## Instructions to follow:
Reproduce verbatim the lines that begin with the one containing "From point (169, 131), point" and run through the final line, with both of those lines included.

## Exercise data:
--- START ---
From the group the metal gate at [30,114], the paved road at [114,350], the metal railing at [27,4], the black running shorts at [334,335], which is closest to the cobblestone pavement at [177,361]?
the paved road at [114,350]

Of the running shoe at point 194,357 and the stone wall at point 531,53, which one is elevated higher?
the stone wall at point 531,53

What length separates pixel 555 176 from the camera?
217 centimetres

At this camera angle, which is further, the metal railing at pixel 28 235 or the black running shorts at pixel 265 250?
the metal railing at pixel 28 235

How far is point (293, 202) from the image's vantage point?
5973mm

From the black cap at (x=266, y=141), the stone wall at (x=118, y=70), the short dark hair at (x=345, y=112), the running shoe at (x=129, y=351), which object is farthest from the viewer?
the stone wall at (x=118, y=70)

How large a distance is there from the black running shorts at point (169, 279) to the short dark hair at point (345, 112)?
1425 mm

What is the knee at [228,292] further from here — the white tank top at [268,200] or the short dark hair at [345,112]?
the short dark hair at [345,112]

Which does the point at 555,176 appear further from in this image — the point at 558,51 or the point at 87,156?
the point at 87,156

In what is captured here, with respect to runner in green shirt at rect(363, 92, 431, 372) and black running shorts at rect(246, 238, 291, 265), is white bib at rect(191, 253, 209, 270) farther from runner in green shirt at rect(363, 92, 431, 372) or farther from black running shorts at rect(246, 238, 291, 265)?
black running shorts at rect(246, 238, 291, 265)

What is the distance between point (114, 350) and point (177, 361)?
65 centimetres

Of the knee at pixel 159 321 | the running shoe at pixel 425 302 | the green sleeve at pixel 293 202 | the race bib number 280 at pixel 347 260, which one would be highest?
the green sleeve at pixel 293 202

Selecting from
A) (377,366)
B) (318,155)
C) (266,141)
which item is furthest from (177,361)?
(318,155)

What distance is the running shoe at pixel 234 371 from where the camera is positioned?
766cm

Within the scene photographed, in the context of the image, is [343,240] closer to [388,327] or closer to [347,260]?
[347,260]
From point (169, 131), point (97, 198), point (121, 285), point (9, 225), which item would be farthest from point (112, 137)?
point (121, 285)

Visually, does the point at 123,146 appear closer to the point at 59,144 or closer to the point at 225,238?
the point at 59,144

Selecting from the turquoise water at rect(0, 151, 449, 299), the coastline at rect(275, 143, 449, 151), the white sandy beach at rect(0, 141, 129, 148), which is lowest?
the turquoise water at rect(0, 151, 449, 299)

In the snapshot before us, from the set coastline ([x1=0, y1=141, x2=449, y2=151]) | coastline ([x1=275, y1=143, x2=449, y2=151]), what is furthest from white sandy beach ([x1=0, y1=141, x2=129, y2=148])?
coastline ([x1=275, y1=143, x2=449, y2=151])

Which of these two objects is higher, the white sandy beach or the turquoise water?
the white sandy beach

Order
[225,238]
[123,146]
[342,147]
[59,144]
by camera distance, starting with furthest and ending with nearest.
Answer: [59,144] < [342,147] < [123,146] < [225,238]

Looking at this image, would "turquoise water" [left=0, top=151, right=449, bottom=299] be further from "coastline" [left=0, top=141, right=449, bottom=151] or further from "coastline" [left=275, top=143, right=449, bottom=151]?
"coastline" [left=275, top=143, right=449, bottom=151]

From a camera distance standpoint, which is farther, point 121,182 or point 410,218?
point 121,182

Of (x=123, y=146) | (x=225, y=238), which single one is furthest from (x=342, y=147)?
--- END ---
## Reply to the exercise:
From point (169, 131), point (97, 198), point (121, 285), point (9, 225), which item would be farthest from point (112, 137)?
point (121, 285)

Visually, does the point at 123,146 appear closer to the point at 59,144 or closer to the point at 225,238?
the point at 59,144

Selecting from the turquoise water at rect(0, 151, 449, 299), the coastline at rect(275, 143, 449, 151), the white sandy beach at rect(0, 141, 129, 148), which is lowest?
the turquoise water at rect(0, 151, 449, 299)

In the snapshot before us, from the set coastline ([x1=0, y1=141, x2=449, y2=151]) | coastline ([x1=275, y1=143, x2=449, y2=151]), what is furthest from white sandy beach ([x1=0, y1=141, x2=129, y2=148])?
coastline ([x1=275, y1=143, x2=449, y2=151])

Which of these two objects is higher, the white sandy beach or the turquoise water?
the white sandy beach

Order
[225,238]
[123,146]
[342,147]
[59,144]
by camera distance, starting with furthest and ending with nearest.
Answer: [59,144] < [342,147] < [123,146] < [225,238]

Looking at this image, would "turquoise water" [left=0, top=151, right=449, bottom=299] be further from "coastline" [left=0, top=141, right=449, bottom=151] or further from "coastline" [left=275, top=143, right=449, bottom=151]?
"coastline" [left=275, top=143, right=449, bottom=151]

From a camera distance standpoint, which is farther, point 121,182 or point 410,218?
point 121,182

Of (x=123, y=146) | (x=225, y=238), which single one is furthest from (x=342, y=147)?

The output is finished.